Fernando Sergio Marcelo Marcos Belaúnde Terry (October 7, 1912 – June 4, 2002) was a Peruvian politician who twice served as President of Peru (1963–1968 and 1980–1985). Deposed by a military coup in 1968, he was re-elected in 1980 after twelve years of military rule.

Early life and education 
The second of four children, Belaúnde was born in Lima into an aristocratic family of Spanish forebears: his father, Rafael Belaúnde Diez Canseco (1886–1972), a professor, served as Prime Minister under José Bustamante y Rivero; his paternal grandfather, Mariano Andrés Belaunde, was a Finance Minister; and one of his great-grandfathers, Pedro Diez Canseco, was also President of the Republic.

He attended the Sagrados Corazones Recoleta in Lima.

During the dictatorship of Augusto B. Leguía, the persecution for the political activities of his father Rafael and his uncle Víctor Andrés Belaúnde prompted the family to move to France in 1924, where Fernando attended high school and received his initial University education in engineering.

From 1930 to 1935, Belaúnde studied architecture in the United States, where he first attended the University of Miami (where his father was also teaching), and in 1935 transferred to the University of Texas at Austin, where he obtained his degree as an architect. He later moved to Mexico and worked as an architect for a brief time, but returned to Peru in 1936 and started his professional career as an architect designing private homes. In 1937, he started a magazine called El Arquitecto Peruano ("Peruvian Architect"), which dealt with interior design, general urbanism and housing problems the country was facing. This also gave way to the Architects Association of Peru and the Urbanism Institute of Peru.
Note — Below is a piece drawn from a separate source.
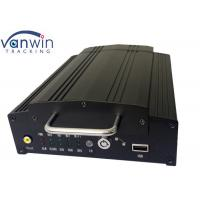 Buy cheap 4CH / 8CH Mobile vehicle DVR , Wireless SD Card 3G H.264 DVR PTZ Control from wholesalers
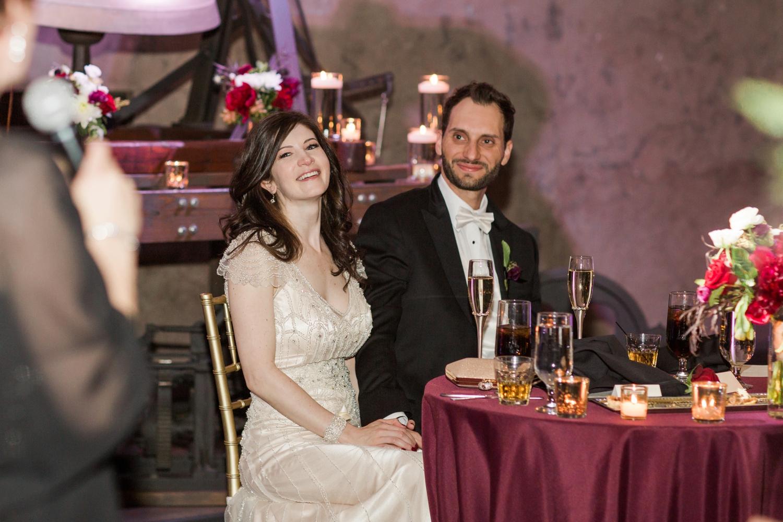 Bell_Event_Centre_Cincinnati_Ohio_Wedding_Photography_Chloe_Luka_Photography_6502.jpg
As a result, Belaúnde also became a government public-housing consultant throughout the country and abroad. In 1943, Belaúnde began teaching architecture and urban planning at Escuela Nacional de Ingenieros of Lima and later became the dean of the Civil Engineering and Architecture department. Belaúnde also directed the construction, along with other professors and students, of the faculty of architecture of the National University of Engineering in 1955.

Political career 

Belaúnde's political career began in 1944 as cofounder of the National Democratic Front party which elected José Bustamante as president in 1945; he served in the Peruvian Congress until a coup by General Manuel Odría in 1948 interrupted democratic elections.

Belaúnde would return to the political arena in 1956, when the outgoing Odría dictatorship called for elections and he led the slate submitted by the "National Front of Democratic Youth", an organization formed by reform-minded university students, some of which had studied under him; his principled support for the "La Prensa" newspaper, which had been closed down by the dictatorship in early 1956, had prompted the leadership of the National Front to approach him as to lead its slate.

"El Manguerazo" 

He gained notoriety on June 1 of the same year when, after the national election board refused to accept his candidacy filing, he led a massive protest that became known as the "manguerazo" or "hosedown" from the powerful water cannons used by the police to repress the demonstrators. When it seemed that the confrontation was going to turn violent, Belaúnde showed the gift for symbolism that would serve him well throughout his political life; calming down the demonstrators and armed solely with a Peruvian flag, he crossed alone the gap separating the demonstrators from the police to deliver an ultimatum to the police chief that his candidacy be accepted.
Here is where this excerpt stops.